Anna und Julia sollen in weißen Hochzeitskleidern begraben werden. So hat es die Mutter der erst 14-jährigen Zwillinge beschlossen. Die beiden Mädchen waren aus einem als sicher geltenden Dorf für ein paar Tage zu ihrer Mutter nach Kramatorsk gefahren und dort zum falschen Zeitpunkt in der Pizzeria „Ria“. Das unter Soldaten, Journalisten und lokalen Zivilpersonen gleichermaßen beliebte Restaurant wurde am Dienstagabend von einer russischen Iskander-Rakete getroffen. Mindestens elf Personen kamen bei dem russischen Angriff auf das Zentrum der letzten großen Stadt unter Kiewer Kontrolle im Donbas ums Leben.
Die Rettungsarbeiten gingen den ganzen Mittwoch über weiter. „Die Rettungskräfte suchen nach Personen, die sich wahrscheinlich unter den Trümmern befinden“, sagte ein Sprecher des Rettungsdienstes in Kramatorsk. Eine zweite Iskander-Rakete hatte ein nahes kleines und flaches Einkaufszentrum getroffen. „Solcher Terror beweist uns und der ganzen Welt immer wieder, dass Russland für all seine Taten nur eines verdient: Niederlage und Tribunal“, sagte Präsident Wolodymyr Selenskyj in seiner allabendlichen Videoansprache in der Nacht zum Mittwoch.

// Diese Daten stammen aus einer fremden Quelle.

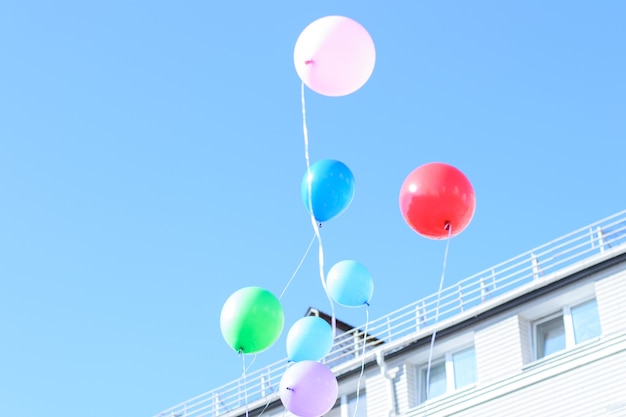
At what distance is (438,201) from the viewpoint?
13.2m

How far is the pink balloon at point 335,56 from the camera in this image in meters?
13.3

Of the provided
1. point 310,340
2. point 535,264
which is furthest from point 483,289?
point 310,340

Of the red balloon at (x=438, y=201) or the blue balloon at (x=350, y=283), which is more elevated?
the blue balloon at (x=350, y=283)

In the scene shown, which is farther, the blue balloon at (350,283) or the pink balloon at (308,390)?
the blue balloon at (350,283)

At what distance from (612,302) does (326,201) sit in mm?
6350

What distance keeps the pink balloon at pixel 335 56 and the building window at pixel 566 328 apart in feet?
22.7

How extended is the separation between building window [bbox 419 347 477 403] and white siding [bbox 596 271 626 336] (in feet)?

Solcher Terror beweist uns und der ganzen Welt immer wieder, dass Russland für all seine Taten nur eines verdient: Niederlage und Tribunal
Bis Mittwochabend wurden über 60 teils schwer Verletzte gezählt. Darunter befindet sich auch der kolumbianische Schriftsteller Hector Abad, der mit einem Parlamentarier und zwei Journalisten von Kiew nach Kramatorsk gereist war, um sich dort rund 20 Kilometer von der Front entfernt ein Bild vom Krieg zu machen. Während der Kolumbianer glimpflich davon kam, kämpfte die ukrainische Journalistin noch am Mittwochabend um ihr Leben. Abad hatte zuvor am Kiewer „Book Arsenal“, der dortigen Buchmesse, teilgenommen. Noch letztes Jahr musste die Buchmesse abgesagt werden.
Ukraine meldet Gebietsgewinne
Von der nahen Frontlinie selbst vermeldete die ukrainische Armee am Mittwoch südlich (bei Berkiwka) und auch nördlich der im Januar von Wagner-Söldnern eroberten Stadt Soledar Gebietsgewinne. Eine Einkreisung von Soledar könnte eine Rückeroberung des südlich gelegenen Bachmut ermöglichen. Die Stadt ist zwar völlig zerstört und entvölkert, doch immer noch ein wichtiges Symbol vor allem für Wladimir Putin. Laut dem russischen Politologen Andrej Piontkowski würde die ukrainische Rückeroberung von Bachmut Jewgeni Prigoschins Behauptung, nur seine Söldner seien den Ukrainern gewachsen, Auftrieb geben. Prigoschin hatte Ende Woche seine Truppen abgezogen und mit einem Marsch von Rostow-am-Don nach Moskau und einen seltsamen Putschversuch unternommen. In einem Interview mit dem polnischen Newsportal onet.pl sieht Piontkowski in der Rückeroberung von Bachmut durch die Ukrainer ein Fanal für den Machtwechsel in Moskau.
Ukrainische Raketeneinschläge wurden in der Nacht auf Mittwoch auch in Melitopol, auf halbem Weg von der Südfront zum Asowschen Meer vermeldet. Einwohner der russisch besetzten Stadt hatten in sozialen Netzwerken sechs Explosionen vermeldet. Laut einer Analyse des britischen Verteidigungsministeriums macht den Russen zudem die Zerstörung der Krim-Brücke bei Tschongar durch einen ukrainischen Präzisionsschlag vor gut einer Woche sehr zu schaffen. So soll der russische Nachschub für die Südfront nun viel längere Zeit in Anspruch nehmen.
Satellitenaufnahmen haben derweil gezeigt, dass die Russen in der Nähe der Krim-Hauptstadt Simferopol wohl schon im März eine neue Militärbasis errichtet haben. Die von London veröffentlichten Aufnahmen zeigen große Treibstofflager und Hunderte von Lastwagen und auch Radpanzer.